Девка залилась громким смехом.
– Э-эх, дура, – Карло сплюнул в сердцах, – ты бы лучше мне какую-нибудь верёвку нашла, а не скалилась.
– И что вам верёвка, ваш волосатый зад и так вчерась все видели, – не унималась толстуха, просто закатываясь от смеха.
Не выдержав этого издевательства, Карло попытался влепить этой корове оплеуху, но стоял на ногах он нетвёрдо, а девка оказалась достаточно проворной, несмотря на свои габариты. Как и следовало ожидать, синьор Джеппетто по девке не попал, а попал рукой в каминный камень.

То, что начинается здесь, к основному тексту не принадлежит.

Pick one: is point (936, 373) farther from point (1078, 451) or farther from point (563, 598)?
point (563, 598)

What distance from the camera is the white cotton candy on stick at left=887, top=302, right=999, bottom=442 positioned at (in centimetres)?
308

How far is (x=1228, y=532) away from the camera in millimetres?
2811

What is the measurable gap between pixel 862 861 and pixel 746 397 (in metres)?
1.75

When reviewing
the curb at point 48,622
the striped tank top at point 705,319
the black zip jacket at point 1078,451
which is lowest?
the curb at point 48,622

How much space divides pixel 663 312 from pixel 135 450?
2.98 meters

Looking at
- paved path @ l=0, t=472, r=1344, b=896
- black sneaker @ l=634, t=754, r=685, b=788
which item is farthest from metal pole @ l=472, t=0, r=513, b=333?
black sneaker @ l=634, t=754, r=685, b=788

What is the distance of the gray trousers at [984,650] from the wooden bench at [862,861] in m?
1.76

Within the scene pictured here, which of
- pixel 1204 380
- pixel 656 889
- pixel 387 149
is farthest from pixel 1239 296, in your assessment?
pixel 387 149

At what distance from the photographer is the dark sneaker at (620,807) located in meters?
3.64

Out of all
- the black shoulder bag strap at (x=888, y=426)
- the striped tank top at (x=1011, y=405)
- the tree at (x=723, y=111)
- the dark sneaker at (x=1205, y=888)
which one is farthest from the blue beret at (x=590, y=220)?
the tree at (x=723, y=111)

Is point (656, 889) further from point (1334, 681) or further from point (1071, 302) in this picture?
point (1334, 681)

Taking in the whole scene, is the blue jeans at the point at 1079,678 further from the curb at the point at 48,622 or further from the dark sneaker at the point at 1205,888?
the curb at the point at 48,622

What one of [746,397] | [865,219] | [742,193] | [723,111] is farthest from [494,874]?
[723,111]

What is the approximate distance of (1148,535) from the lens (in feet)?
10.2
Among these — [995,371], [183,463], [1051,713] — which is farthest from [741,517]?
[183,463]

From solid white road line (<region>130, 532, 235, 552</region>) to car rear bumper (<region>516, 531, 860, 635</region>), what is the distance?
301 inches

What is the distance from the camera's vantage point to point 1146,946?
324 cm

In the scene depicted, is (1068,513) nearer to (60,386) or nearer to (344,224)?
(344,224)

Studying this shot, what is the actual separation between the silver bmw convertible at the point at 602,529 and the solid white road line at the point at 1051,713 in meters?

– У-ух, зараза, у-ух, как мне больно, – он зажал руку промеж ног и несколько секунд ждал, пока стихнет боль, а потом поднёс её к глазам. На костяшках руки красовались ссадины, причём несвежие. – Дьявол вас всех зажарь. А это у меня откуда? Наверное, об трактирщицу сбил.
– Да не-е, не об трактирщицу, – заверила его девка, – это вы об моего папашу.
– Об папашу?
– Ну да, он меня с вами пускать не хотел, говорил, что я не шлюха идти с вами всего за пять сольдо.
– А я что?
– Вы-то? Вы, как обычно, папашу по мордасам, а мне пять сольдо пообещали.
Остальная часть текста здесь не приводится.